[Excerpts of spatial question data]
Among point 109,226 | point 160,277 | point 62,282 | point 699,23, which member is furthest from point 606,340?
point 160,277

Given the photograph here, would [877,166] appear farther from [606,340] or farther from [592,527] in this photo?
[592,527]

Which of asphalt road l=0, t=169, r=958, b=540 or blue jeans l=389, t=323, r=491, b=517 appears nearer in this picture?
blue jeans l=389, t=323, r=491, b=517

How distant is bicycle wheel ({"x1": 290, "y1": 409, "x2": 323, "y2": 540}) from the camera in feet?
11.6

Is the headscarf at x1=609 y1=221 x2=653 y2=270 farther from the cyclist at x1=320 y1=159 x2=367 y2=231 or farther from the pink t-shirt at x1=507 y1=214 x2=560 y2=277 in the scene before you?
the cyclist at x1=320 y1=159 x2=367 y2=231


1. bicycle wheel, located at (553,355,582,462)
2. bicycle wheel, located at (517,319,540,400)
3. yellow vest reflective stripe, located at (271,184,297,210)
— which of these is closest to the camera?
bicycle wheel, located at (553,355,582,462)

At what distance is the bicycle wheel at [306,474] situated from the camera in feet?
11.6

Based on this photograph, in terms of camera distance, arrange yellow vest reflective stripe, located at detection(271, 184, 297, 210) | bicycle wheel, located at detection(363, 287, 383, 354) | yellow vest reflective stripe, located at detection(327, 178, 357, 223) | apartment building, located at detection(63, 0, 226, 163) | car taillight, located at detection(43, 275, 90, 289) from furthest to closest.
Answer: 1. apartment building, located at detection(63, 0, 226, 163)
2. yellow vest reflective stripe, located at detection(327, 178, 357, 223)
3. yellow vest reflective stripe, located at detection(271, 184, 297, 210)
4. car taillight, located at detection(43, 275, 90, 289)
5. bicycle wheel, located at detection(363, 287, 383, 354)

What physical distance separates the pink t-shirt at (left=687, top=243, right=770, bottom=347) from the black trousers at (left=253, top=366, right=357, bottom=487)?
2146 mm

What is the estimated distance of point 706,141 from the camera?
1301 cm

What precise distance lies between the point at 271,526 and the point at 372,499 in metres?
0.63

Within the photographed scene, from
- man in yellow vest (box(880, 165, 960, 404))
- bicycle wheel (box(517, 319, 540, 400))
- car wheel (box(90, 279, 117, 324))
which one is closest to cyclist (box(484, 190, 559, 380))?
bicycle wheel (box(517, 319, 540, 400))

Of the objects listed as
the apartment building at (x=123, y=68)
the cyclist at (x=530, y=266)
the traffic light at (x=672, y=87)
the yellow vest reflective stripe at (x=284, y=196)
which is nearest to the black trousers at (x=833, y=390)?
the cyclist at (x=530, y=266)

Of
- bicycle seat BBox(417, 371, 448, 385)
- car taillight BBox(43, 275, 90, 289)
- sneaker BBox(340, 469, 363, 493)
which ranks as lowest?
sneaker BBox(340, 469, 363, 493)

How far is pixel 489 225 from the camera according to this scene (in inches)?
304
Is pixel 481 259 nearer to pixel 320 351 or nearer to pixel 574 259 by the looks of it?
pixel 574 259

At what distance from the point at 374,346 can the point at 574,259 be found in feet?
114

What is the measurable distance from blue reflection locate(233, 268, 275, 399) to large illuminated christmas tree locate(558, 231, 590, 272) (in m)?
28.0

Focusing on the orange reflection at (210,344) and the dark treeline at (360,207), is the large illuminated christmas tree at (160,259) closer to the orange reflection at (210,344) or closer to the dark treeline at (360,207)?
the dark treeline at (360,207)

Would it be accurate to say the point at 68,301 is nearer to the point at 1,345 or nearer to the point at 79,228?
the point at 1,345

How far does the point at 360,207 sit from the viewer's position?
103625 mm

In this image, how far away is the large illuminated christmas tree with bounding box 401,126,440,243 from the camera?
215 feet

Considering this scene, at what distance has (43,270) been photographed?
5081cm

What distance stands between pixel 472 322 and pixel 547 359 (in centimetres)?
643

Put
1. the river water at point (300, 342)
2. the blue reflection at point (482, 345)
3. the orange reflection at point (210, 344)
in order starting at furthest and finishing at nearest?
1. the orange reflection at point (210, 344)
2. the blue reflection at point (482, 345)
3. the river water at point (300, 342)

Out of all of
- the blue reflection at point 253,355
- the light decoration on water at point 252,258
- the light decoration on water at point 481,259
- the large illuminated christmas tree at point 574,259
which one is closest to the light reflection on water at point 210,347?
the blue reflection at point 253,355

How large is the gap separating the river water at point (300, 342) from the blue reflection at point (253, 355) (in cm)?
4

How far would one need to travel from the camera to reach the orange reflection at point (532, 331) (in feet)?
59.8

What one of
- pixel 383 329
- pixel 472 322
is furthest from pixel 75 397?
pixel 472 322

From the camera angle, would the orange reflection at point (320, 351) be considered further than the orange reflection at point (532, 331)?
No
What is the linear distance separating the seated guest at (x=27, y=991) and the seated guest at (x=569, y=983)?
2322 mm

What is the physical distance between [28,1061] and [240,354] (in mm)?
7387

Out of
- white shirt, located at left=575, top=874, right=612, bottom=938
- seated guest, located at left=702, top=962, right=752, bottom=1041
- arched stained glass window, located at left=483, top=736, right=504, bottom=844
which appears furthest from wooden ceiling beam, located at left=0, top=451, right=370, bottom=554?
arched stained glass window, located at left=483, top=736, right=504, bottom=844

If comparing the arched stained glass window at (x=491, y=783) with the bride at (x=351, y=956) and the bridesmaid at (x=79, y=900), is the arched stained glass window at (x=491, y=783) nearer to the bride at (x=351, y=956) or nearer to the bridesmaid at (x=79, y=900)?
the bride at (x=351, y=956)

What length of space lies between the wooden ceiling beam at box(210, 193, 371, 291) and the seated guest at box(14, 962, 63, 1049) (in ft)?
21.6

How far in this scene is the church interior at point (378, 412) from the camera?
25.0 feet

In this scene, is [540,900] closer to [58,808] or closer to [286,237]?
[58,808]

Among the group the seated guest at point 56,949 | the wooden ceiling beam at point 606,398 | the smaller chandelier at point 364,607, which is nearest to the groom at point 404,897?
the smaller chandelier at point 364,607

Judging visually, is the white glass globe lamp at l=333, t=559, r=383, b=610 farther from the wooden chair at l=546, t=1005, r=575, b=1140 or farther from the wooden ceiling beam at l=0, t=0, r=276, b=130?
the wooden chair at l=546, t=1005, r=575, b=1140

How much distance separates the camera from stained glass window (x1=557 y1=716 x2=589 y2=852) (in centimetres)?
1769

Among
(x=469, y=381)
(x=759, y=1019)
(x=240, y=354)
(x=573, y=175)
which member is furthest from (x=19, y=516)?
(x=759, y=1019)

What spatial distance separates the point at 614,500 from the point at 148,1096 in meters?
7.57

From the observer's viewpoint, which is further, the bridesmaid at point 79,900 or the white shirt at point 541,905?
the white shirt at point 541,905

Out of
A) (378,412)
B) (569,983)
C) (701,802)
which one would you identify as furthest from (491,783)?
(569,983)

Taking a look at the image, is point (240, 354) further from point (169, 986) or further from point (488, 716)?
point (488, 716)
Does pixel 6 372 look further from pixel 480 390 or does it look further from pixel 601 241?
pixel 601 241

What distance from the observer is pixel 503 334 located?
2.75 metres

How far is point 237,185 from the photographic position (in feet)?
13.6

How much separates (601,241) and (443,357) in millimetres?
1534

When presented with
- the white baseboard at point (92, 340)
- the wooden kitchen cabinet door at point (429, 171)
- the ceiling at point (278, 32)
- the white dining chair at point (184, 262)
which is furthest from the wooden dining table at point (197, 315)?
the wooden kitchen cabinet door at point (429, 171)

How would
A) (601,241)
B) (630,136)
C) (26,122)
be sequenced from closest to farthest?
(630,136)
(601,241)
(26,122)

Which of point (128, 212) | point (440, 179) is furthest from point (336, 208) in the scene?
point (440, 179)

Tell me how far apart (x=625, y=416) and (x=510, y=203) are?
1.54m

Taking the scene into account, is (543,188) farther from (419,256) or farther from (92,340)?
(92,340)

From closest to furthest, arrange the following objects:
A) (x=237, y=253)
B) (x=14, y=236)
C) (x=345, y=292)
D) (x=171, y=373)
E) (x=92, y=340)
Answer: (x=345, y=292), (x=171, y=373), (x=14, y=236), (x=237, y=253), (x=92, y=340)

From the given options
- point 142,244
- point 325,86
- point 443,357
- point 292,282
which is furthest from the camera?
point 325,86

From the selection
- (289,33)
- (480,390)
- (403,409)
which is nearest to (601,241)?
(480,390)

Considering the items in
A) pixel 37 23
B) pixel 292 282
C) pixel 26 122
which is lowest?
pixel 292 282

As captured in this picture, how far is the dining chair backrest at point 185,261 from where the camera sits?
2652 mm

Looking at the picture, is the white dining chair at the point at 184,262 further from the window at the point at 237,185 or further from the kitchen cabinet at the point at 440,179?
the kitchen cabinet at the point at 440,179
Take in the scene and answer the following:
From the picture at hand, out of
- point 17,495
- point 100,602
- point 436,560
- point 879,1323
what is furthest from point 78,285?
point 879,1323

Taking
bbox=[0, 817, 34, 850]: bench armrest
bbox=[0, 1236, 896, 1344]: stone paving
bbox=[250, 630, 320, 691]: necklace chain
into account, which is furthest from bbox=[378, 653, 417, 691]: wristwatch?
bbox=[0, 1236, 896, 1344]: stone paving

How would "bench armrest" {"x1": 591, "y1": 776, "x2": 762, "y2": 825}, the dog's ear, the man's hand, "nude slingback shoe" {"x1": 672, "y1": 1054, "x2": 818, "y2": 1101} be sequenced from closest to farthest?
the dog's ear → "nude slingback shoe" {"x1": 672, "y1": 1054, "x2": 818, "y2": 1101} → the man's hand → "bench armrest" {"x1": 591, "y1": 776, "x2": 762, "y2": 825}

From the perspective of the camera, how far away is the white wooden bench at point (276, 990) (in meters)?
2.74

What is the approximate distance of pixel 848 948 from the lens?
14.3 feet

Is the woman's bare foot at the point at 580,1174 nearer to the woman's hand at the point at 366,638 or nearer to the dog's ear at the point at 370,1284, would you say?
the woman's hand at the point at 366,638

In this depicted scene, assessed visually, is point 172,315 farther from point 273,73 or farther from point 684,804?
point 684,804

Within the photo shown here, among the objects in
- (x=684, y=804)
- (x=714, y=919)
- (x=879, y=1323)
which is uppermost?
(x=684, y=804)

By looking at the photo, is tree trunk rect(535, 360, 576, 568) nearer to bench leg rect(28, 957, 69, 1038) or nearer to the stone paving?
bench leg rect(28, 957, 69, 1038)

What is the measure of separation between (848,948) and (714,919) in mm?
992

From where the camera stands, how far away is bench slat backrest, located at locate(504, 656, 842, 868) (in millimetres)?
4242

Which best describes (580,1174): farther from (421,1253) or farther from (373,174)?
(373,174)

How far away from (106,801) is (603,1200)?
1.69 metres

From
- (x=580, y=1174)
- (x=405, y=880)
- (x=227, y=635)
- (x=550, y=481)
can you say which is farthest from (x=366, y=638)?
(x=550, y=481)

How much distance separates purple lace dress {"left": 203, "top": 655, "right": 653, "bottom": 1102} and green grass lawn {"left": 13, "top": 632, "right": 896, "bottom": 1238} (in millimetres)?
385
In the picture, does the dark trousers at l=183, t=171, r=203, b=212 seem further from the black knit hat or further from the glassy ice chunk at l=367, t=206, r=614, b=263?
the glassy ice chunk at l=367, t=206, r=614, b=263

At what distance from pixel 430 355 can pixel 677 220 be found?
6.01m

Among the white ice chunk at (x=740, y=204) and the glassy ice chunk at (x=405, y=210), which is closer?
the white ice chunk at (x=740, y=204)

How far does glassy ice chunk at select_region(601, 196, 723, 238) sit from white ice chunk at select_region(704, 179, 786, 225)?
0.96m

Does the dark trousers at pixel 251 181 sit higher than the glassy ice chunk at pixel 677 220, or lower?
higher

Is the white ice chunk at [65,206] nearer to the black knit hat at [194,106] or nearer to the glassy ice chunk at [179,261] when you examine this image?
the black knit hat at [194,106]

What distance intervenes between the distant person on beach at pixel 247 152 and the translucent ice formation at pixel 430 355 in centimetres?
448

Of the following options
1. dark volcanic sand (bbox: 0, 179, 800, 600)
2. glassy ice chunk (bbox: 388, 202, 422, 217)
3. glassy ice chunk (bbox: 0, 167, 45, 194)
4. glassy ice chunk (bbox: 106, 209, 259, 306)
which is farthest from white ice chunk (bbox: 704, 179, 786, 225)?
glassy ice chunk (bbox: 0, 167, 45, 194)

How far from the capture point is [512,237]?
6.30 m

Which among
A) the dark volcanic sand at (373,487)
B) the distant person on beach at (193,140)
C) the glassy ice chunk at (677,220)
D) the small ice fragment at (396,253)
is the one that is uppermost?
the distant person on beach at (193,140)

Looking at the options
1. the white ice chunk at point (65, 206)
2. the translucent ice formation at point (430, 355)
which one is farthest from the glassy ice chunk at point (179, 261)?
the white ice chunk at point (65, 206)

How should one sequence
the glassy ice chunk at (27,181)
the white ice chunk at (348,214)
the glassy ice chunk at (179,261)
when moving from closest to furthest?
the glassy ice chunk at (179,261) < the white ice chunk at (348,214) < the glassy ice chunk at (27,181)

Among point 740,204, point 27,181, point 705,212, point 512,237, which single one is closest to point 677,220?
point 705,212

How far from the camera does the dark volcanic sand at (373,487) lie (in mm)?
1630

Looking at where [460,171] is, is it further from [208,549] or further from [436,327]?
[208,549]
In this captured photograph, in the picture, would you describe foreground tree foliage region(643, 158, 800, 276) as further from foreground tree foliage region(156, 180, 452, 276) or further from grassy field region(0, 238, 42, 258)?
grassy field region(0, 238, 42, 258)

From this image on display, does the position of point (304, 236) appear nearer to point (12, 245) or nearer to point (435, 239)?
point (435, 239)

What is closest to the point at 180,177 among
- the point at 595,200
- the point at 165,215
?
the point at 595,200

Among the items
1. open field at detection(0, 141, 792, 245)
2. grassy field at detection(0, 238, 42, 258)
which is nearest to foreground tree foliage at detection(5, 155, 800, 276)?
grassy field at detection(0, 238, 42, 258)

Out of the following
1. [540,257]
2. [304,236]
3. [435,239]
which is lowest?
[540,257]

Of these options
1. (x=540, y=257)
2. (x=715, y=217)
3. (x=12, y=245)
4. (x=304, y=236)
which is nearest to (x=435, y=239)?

PROBLEM DETAILS: The lines to reproduce run from the one that contains "From this image" through the last line above; copy them exactly.

TASK SOLUTION:
From this image on display, does the position of point (304, 236) appear nearer to point (12, 245) or nearer to point (435, 239)?
point (435, 239)

What is closest to the point at 180,177 among
- the point at 595,200
- the point at 165,215
?
the point at 595,200

Among the items
1. open field at detection(0, 141, 792, 245)
2. grassy field at detection(0, 238, 42, 258)
which is nearest to foreground tree foliage at detection(5, 155, 800, 276)?
grassy field at detection(0, 238, 42, 258)

Out of the following
1. [540,257]
2. [304,236]
3. [435,239]
which is lowest?
[540,257]

Of these options
1. (x=540, y=257)
2. (x=715, y=217)
3. (x=12, y=245)
4. (x=304, y=236)
which is nearest to (x=435, y=239)?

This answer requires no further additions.